02 October 2012

Fahad and Dilina are word-robbers



There are times when words don’t come.  There are times when there are enough words but no paper.  There are times when there are words and paper, but your fingers are kidnapped.  There are times when all these things are there but the words get stuck somewhere between Kottawa and Punchi Borella, when they hang between this complaint and that or disappear into the cracks of office housekeeping. 

Life is a salon door.  Swings in and swings out.  Made for arrival and departure.  It’s called employee turnover in certain situations.  People come, people go. Nothing strange about it.  Happens all the time.   

Today was a leaving-day.  Two young people ‘left’.  Made me remember another leaving, close to 7 years ago. 

‘Life is about arrivals and departure, that’s what Dr. Sarachchandra wrote.  He could have added the following: “Sometimes in order to stay, you have to leave; and sometimes if you stay it is as though you’ve gone”.  We leave buildings.  We leave, to a lesser degree, professional relationships.  We don’t leave friends or friendships.  Time will tell whether I left or whether I stayed behind.’

It’s too soon, one might say, to reach conclusion about these particular leavings that robbed me of word today. 

Fahad al-Hatim did not respond to a vacancy ad.  Dilina Kulatunga did.  Fahad said, the day he turned up for an interview, that principles mattered.  From Day One to Day Last, he did not say or do or write anything that indicated he was all words and nothing else.  A brilliant mind, a highly talented writer and although lazy at times, a man who delivered. Always. 

Dilina was different.  He was differently abled.  He put his heart into whatever he did.  He always did his best.  And he was seldom satisfied with ‘my best’.  He wanted ‘better’. All the time.  And he worked for a pittance.  As did Fahad.  I like to think they did it for me, but that’s not true.  They didn’t know me and they were strangers to me.  A few months later, maybe we are still ‘strange’ to one another.  They came, they saw, they wrote.  They left.  Happens all the time. 

Seven years after I spoke those words I realized that institutional memory is short.  When you go, you just don’t stay, and if you stay, then it is not as though you’ve left.  We move from week to week, assignment to assignment, one set of challenges to another.  The diurnal doesn’t make for deep reflection on absences and immediacy. 

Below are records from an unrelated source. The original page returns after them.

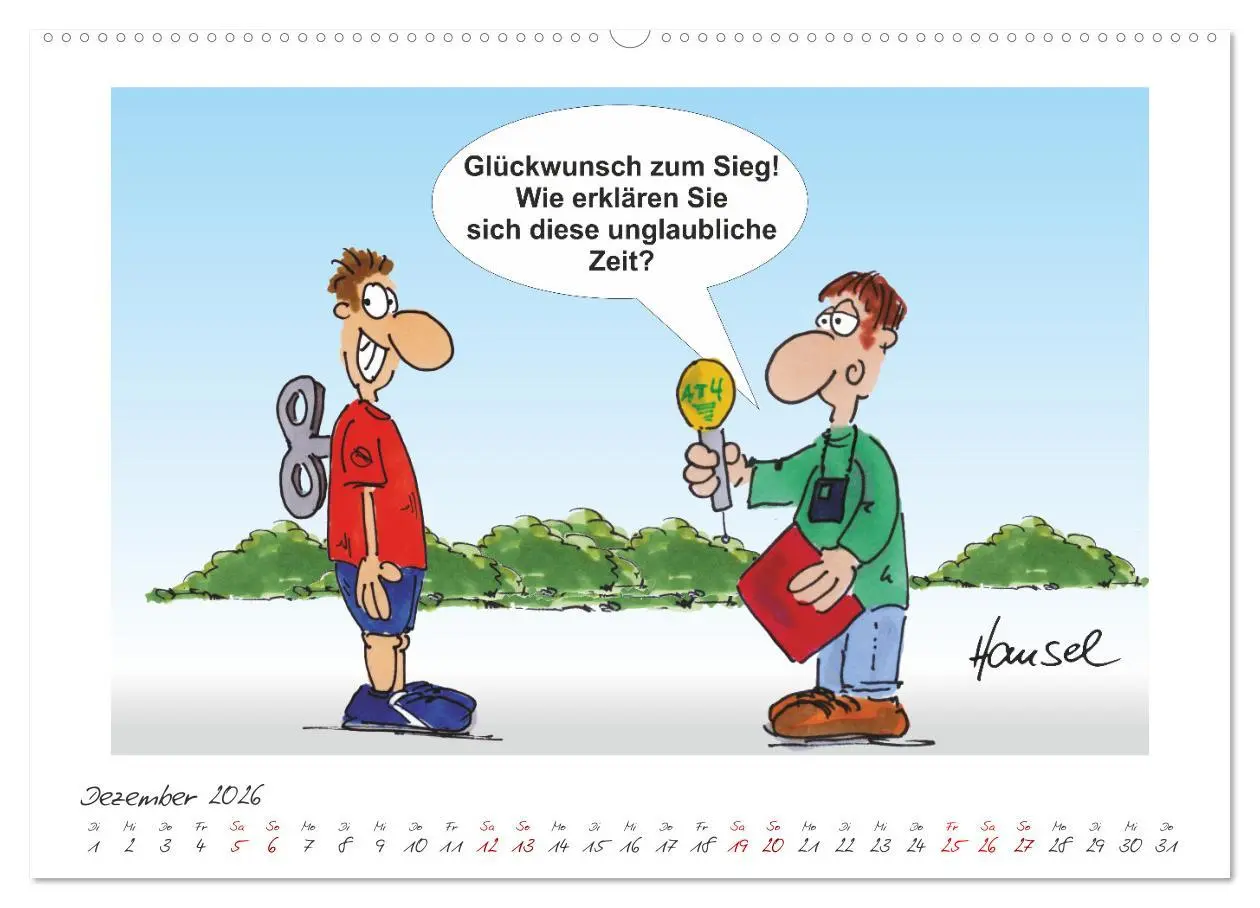 Bild: 9783457549100 | HANSELs kleiner Laufkalender (Wandkalender 2026 DIN A2 quer),...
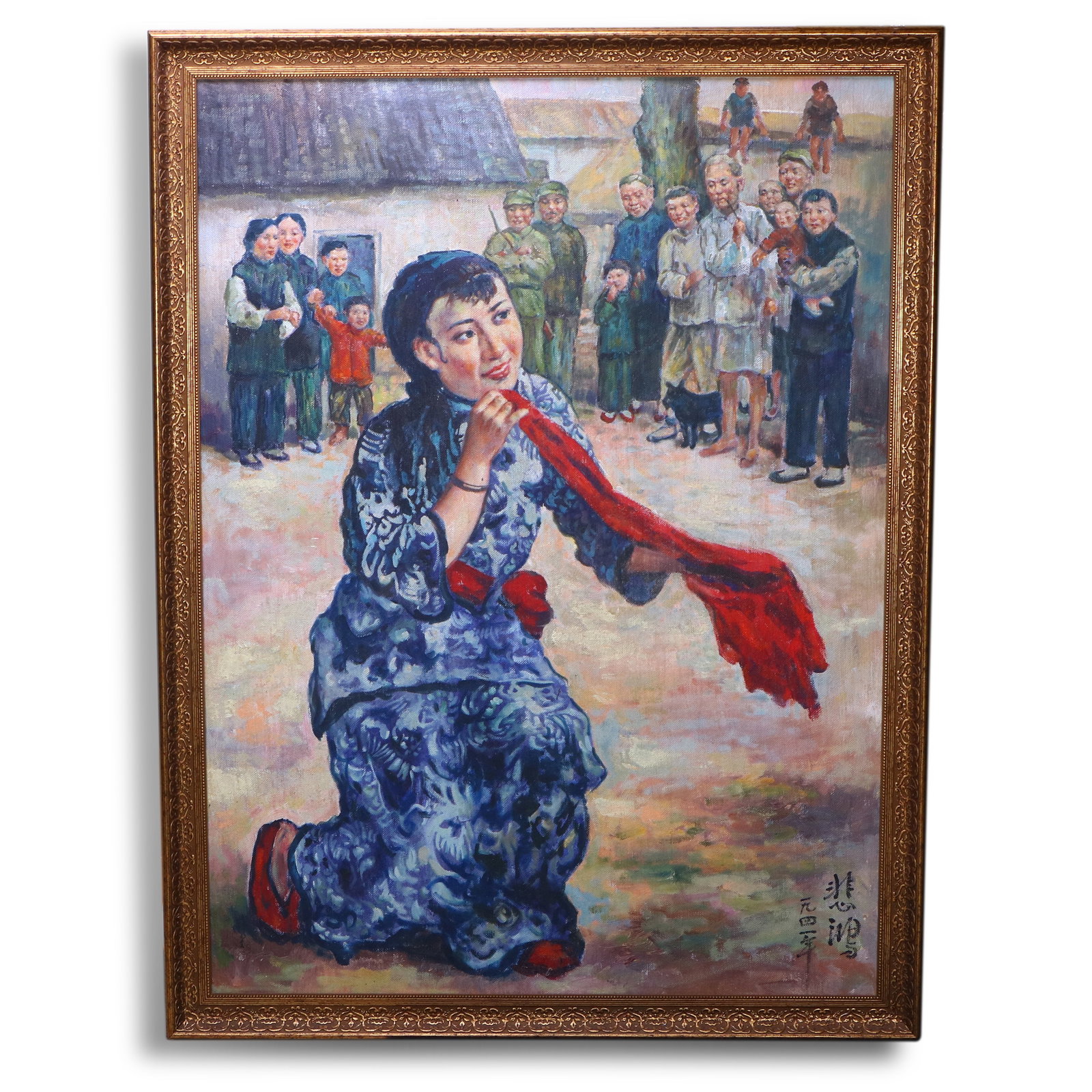 Xu Beihong Oil Painting of Figure: Name Xu Beihong Oil Painting of Figure Dimensions 119.5x88cm Description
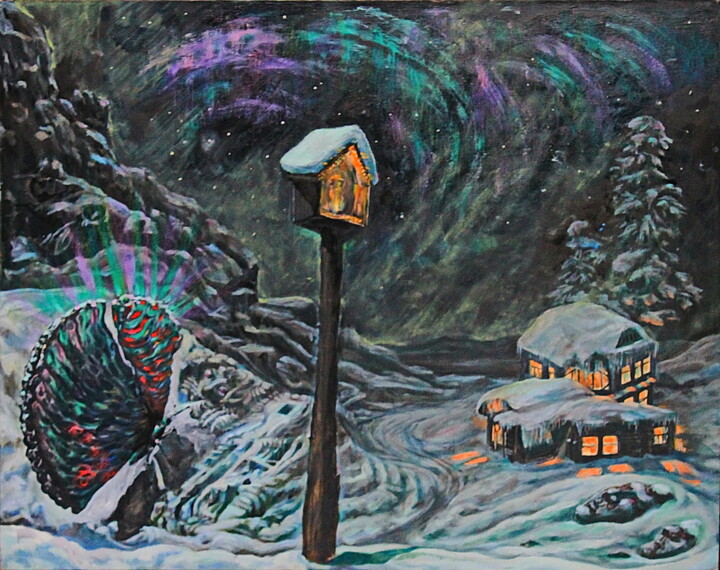 Painting titled "Перекрёсток. холст,…" by Krnkhv, Original Artwork, Oil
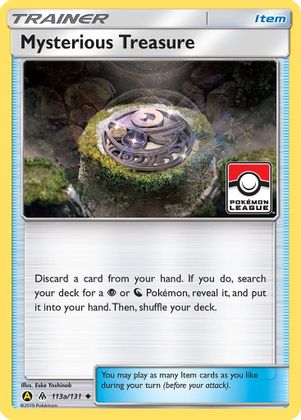 Mysterious Treasure (113a/131) (League Promo) [Sun & Moon: Forbidden Light] | Gamers Paradise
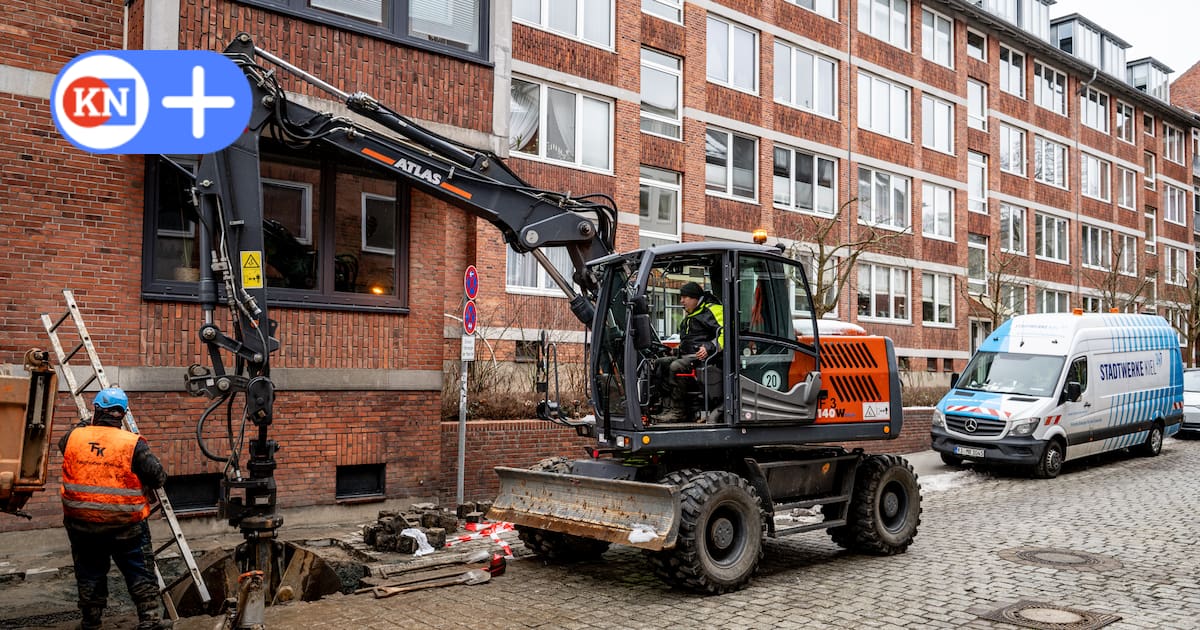 Kiel: Wasserrohrbruch in der Falckstraße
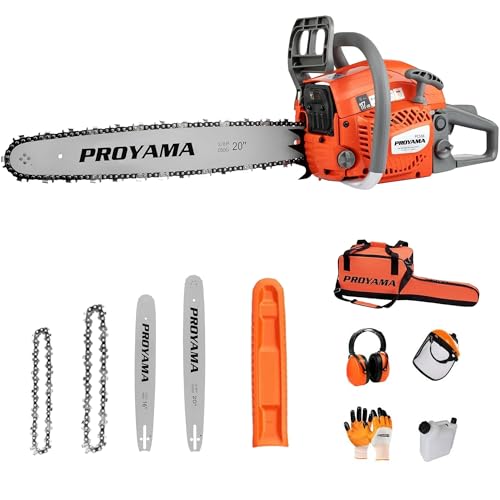 PROYAMA 58CC Gas Chainsaw with 16 and 20-Inch Bars
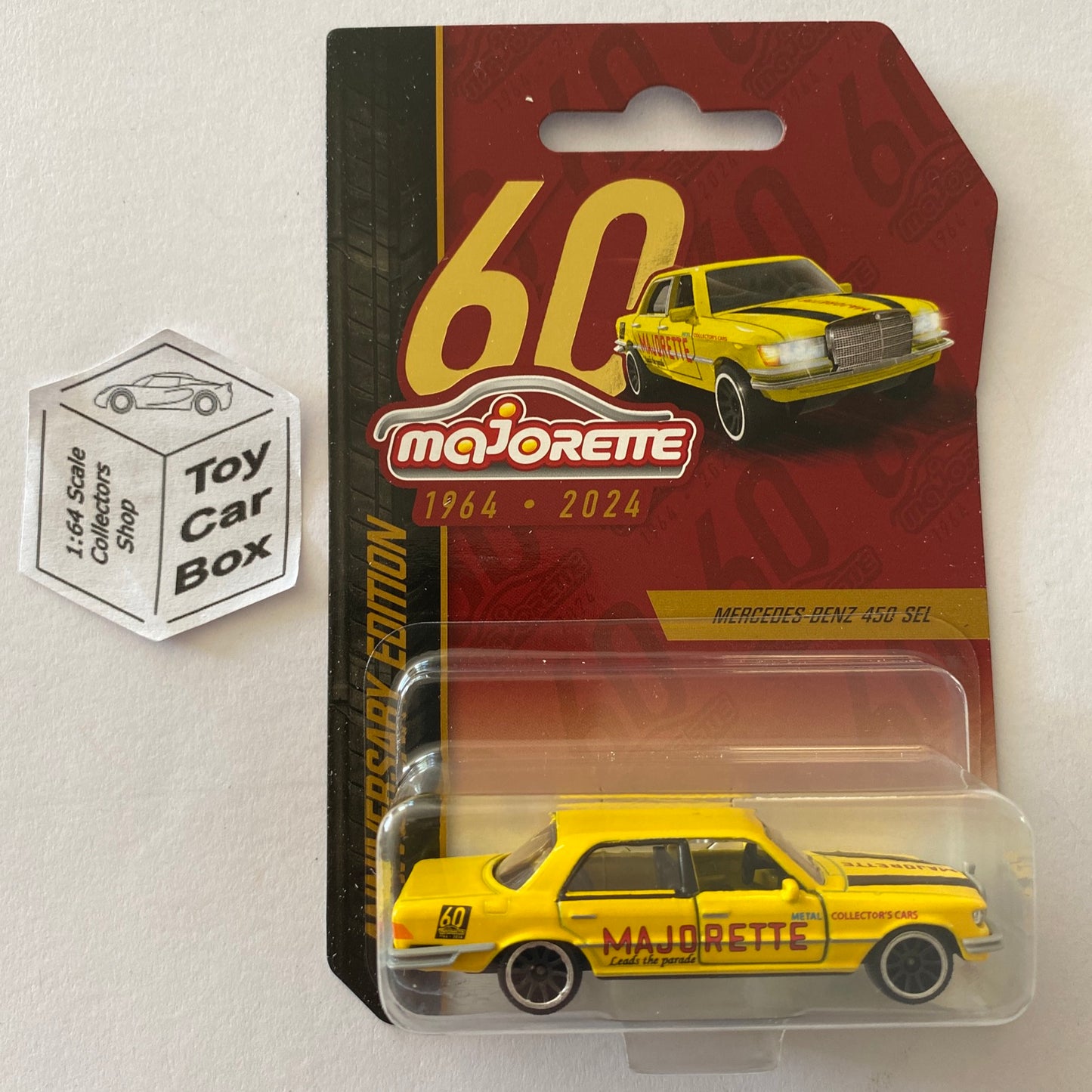 MAJORETTE Mercedes-Benz 450SEL (Yellow - Premium 60th Anniversary) 1/64* E27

There are people who come and go.  Happens all the time.  In the end, when they go, they go.  They leave a job, a position, an institution.  They leave behind a certain void, not in institution or work/furniture arrangement, but in people they touched.  Fahad and Dilina leave a small space empty in the universe of my engagement. A tiny space.  It tells.  That telling, however, does not leave me with words. 

So I shall stop.

Fahad and Dilina are word-robbers.  I love both of them.  Immensely.